A graduate of Ashkal Alwan’s Home Workspace Program, he is part of the Public Programs team at the Canadian Centre for Architecture and a 2025 Venice Architecture Biennale Fellow (Canada Council for the Arts). His work has been presented at Galerie Tanit (Beirut) and the Institut du monde arabe (Paris), with a forthcoming presentation at Manif d’art, Québec Biennale (Québec City). It is held in the collections of the Institut du monde arabe (Donation Claude & France Lemand), the Dalloul Art Foundation, and the Beirut Museum of Art.





PulsationsInstallation
Galerie Tanit, Beirut
2021
Photo by Dimitri Nassar, courtesy of Galerie Tanit
Photo by Dimitri Nassar, courtesy of Galerie Tanit
Wood, glass, rechargeable batteries. Set of 8 modules. 20 × 20 × 25 cm each.
Edition of 2.

The project is an interpretation of the current complexity of domestic space, which is no longer strictly private. Living and working from home have blurred the boundaries between what is public and private, making the current condition ambiguous. We were once together; we are now alone, but connected from within our intimate spaces. What is truly private anymore, when the physical boundaries of our homes are fading away, unintentionally revealing us to spectators?
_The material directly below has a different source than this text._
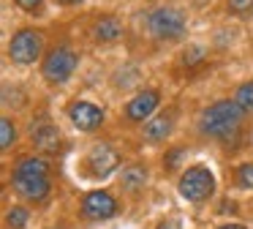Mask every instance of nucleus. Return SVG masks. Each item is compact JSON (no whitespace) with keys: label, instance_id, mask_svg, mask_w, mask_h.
<instances>
[{"label":"nucleus","instance_id":"nucleus-1","mask_svg":"<svg viewBox=\"0 0 253 229\" xmlns=\"http://www.w3.org/2000/svg\"><path fill=\"white\" fill-rule=\"evenodd\" d=\"M242 120H245V109L234 101V98H223V101H215L212 107H207L199 117V128L202 134L215 136V139H234L237 131L242 128Z\"/></svg>","mask_w":253,"mask_h":229},{"label":"nucleus","instance_id":"nucleus-2","mask_svg":"<svg viewBox=\"0 0 253 229\" xmlns=\"http://www.w3.org/2000/svg\"><path fill=\"white\" fill-rule=\"evenodd\" d=\"M14 188L30 202H41L49 194V167L44 158H22L14 169Z\"/></svg>","mask_w":253,"mask_h":229},{"label":"nucleus","instance_id":"nucleus-3","mask_svg":"<svg viewBox=\"0 0 253 229\" xmlns=\"http://www.w3.org/2000/svg\"><path fill=\"white\" fill-rule=\"evenodd\" d=\"M147 30L153 38L161 41H177L185 33V14L174 5H161L147 14Z\"/></svg>","mask_w":253,"mask_h":229},{"label":"nucleus","instance_id":"nucleus-4","mask_svg":"<svg viewBox=\"0 0 253 229\" xmlns=\"http://www.w3.org/2000/svg\"><path fill=\"white\" fill-rule=\"evenodd\" d=\"M212 191H215V177L204 167H191L180 177V194L191 202H204L207 196H212Z\"/></svg>","mask_w":253,"mask_h":229},{"label":"nucleus","instance_id":"nucleus-5","mask_svg":"<svg viewBox=\"0 0 253 229\" xmlns=\"http://www.w3.org/2000/svg\"><path fill=\"white\" fill-rule=\"evenodd\" d=\"M41 47H44V38H41V33L25 27V30L14 33L11 44H8V55H11V60L28 65V63H36V57L41 55Z\"/></svg>","mask_w":253,"mask_h":229},{"label":"nucleus","instance_id":"nucleus-6","mask_svg":"<svg viewBox=\"0 0 253 229\" xmlns=\"http://www.w3.org/2000/svg\"><path fill=\"white\" fill-rule=\"evenodd\" d=\"M77 63H79V57H77V52L74 49H68V47H55L49 55H46V60H44V76L49 82H66L68 76L74 74V68H77Z\"/></svg>","mask_w":253,"mask_h":229},{"label":"nucleus","instance_id":"nucleus-7","mask_svg":"<svg viewBox=\"0 0 253 229\" xmlns=\"http://www.w3.org/2000/svg\"><path fill=\"white\" fill-rule=\"evenodd\" d=\"M68 117H71V123L77 125L79 131H95L104 123V112L90 101H74L71 107H68Z\"/></svg>","mask_w":253,"mask_h":229},{"label":"nucleus","instance_id":"nucleus-8","mask_svg":"<svg viewBox=\"0 0 253 229\" xmlns=\"http://www.w3.org/2000/svg\"><path fill=\"white\" fill-rule=\"evenodd\" d=\"M82 213L87 218H95V221H104V218H112L117 213V199L106 191H93V194L84 196L82 202Z\"/></svg>","mask_w":253,"mask_h":229},{"label":"nucleus","instance_id":"nucleus-9","mask_svg":"<svg viewBox=\"0 0 253 229\" xmlns=\"http://www.w3.org/2000/svg\"><path fill=\"white\" fill-rule=\"evenodd\" d=\"M87 164H90V174L93 177H106L109 172H115V167L120 164V158H117V153L112 150L109 145H95L93 150H90L87 156Z\"/></svg>","mask_w":253,"mask_h":229},{"label":"nucleus","instance_id":"nucleus-10","mask_svg":"<svg viewBox=\"0 0 253 229\" xmlns=\"http://www.w3.org/2000/svg\"><path fill=\"white\" fill-rule=\"evenodd\" d=\"M155 107H158V93H155V90H144V93H139L136 98H131V101H128L126 117L133 120V123L147 120L150 114L155 112Z\"/></svg>","mask_w":253,"mask_h":229},{"label":"nucleus","instance_id":"nucleus-11","mask_svg":"<svg viewBox=\"0 0 253 229\" xmlns=\"http://www.w3.org/2000/svg\"><path fill=\"white\" fill-rule=\"evenodd\" d=\"M30 139H33V145L39 147L41 153H55L57 147H60V131L52 123H39V125L30 128Z\"/></svg>","mask_w":253,"mask_h":229},{"label":"nucleus","instance_id":"nucleus-12","mask_svg":"<svg viewBox=\"0 0 253 229\" xmlns=\"http://www.w3.org/2000/svg\"><path fill=\"white\" fill-rule=\"evenodd\" d=\"M171 125H174V120H171L169 112L158 114V117L147 120V125H144V139L147 142H164L166 136L171 134Z\"/></svg>","mask_w":253,"mask_h":229},{"label":"nucleus","instance_id":"nucleus-13","mask_svg":"<svg viewBox=\"0 0 253 229\" xmlns=\"http://www.w3.org/2000/svg\"><path fill=\"white\" fill-rule=\"evenodd\" d=\"M123 36V25L115 19V16H101L98 22L93 25V38L95 41H117Z\"/></svg>","mask_w":253,"mask_h":229},{"label":"nucleus","instance_id":"nucleus-14","mask_svg":"<svg viewBox=\"0 0 253 229\" xmlns=\"http://www.w3.org/2000/svg\"><path fill=\"white\" fill-rule=\"evenodd\" d=\"M144 180H147V172H144V167H136V164H131V167L123 169V185H126L128 191L142 188Z\"/></svg>","mask_w":253,"mask_h":229},{"label":"nucleus","instance_id":"nucleus-15","mask_svg":"<svg viewBox=\"0 0 253 229\" xmlns=\"http://www.w3.org/2000/svg\"><path fill=\"white\" fill-rule=\"evenodd\" d=\"M234 101L240 104V107L245 109V112H253V82H245V85L237 87Z\"/></svg>","mask_w":253,"mask_h":229},{"label":"nucleus","instance_id":"nucleus-16","mask_svg":"<svg viewBox=\"0 0 253 229\" xmlns=\"http://www.w3.org/2000/svg\"><path fill=\"white\" fill-rule=\"evenodd\" d=\"M14 139H17V128H14V123L8 117H3L0 120V147L8 150L14 145Z\"/></svg>","mask_w":253,"mask_h":229},{"label":"nucleus","instance_id":"nucleus-17","mask_svg":"<svg viewBox=\"0 0 253 229\" xmlns=\"http://www.w3.org/2000/svg\"><path fill=\"white\" fill-rule=\"evenodd\" d=\"M6 224L11 229H22L25 224H28V210H25V207H11L8 216H6Z\"/></svg>","mask_w":253,"mask_h":229},{"label":"nucleus","instance_id":"nucleus-18","mask_svg":"<svg viewBox=\"0 0 253 229\" xmlns=\"http://www.w3.org/2000/svg\"><path fill=\"white\" fill-rule=\"evenodd\" d=\"M237 183H240L242 188H253V161L242 164V167L237 169Z\"/></svg>","mask_w":253,"mask_h":229},{"label":"nucleus","instance_id":"nucleus-19","mask_svg":"<svg viewBox=\"0 0 253 229\" xmlns=\"http://www.w3.org/2000/svg\"><path fill=\"white\" fill-rule=\"evenodd\" d=\"M229 11L237 16H245L253 11V0H229Z\"/></svg>","mask_w":253,"mask_h":229},{"label":"nucleus","instance_id":"nucleus-20","mask_svg":"<svg viewBox=\"0 0 253 229\" xmlns=\"http://www.w3.org/2000/svg\"><path fill=\"white\" fill-rule=\"evenodd\" d=\"M204 60V49L202 47H191L185 55H182V65H196Z\"/></svg>","mask_w":253,"mask_h":229},{"label":"nucleus","instance_id":"nucleus-21","mask_svg":"<svg viewBox=\"0 0 253 229\" xmlns=\"http://www.w3.org/2000/svg\"><path fill=\"white\" fill-rule=\"evenodd\" d=\"M14 3H17L19 8H25V11H36L41 5V0H14Z\"/></svg>","mask_w":253,"mask_h":229},{"label":"nucleus","instance_id":"nucleus-22","mask_svg":"<svg viewBox=\"0 0 253 229\" xmlns=\"http://www.w3.org/2000/svg\"><path fill=\"white\" fill-rule=\"evenodd\" d=\"M158 229H180V221L177 218H169V221H161Z\"/></svg>","mask_w":253,"mask_h":229},{"label":"nucleus","instance_id":"nucleus-23","mask_svg":"<svg viewBox=\"0 0 253 229\" xmlns=\"http://www.w3.org/2000/svg\"><path fill=\"white\" fill-rule=\"evenodd\" d=\"M180 156H182V150H174V153H169V158H166V164H169V167H174V161H177Z\"/></svg>","mask_w":253,"mask_h":229},{"label":"nucleus","instance_id":"nucleus-24","mask_svg":"<svg viewBox=\"0 0 253 229\" xmlns=\"http://www.w3.org/2000/svg\"><path fill=\"white\" fill-rule=\"evenodd\" d=\"M220 229H245L242 224H226V227H220Z\"/></svg>","mask_w":253,"mask_h":229},{"label":"nucleus","instance_id":"nucleus-25","mask_svg":"<svg viewBox=\"0 0 253 229\" xmlns=\"http://www.w3.org/2000/svg\"><path fill=\"white\" fill-rule=\"evenodd\" d=\"M60 3H68V5H71V3H79V0H60Z\"/></svg>","mask_w":253,"mask_h":229}]
</instances>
In an attempt to reflect on this new reality, a system of modules is placed in the exhibition space. Visitors are invited to move them around and collectively alter the experience of the space. The system brings the private into the public eye and allows forms that were once connected to reemerge and reconnect, transforming the status of the private and reimagining the act of being together.

Presented as part of Togetherness, the collective reopening exhibition of Galerie Tanit’s Mar Mikhael space following the August 4, 2020 Beirut port explosion.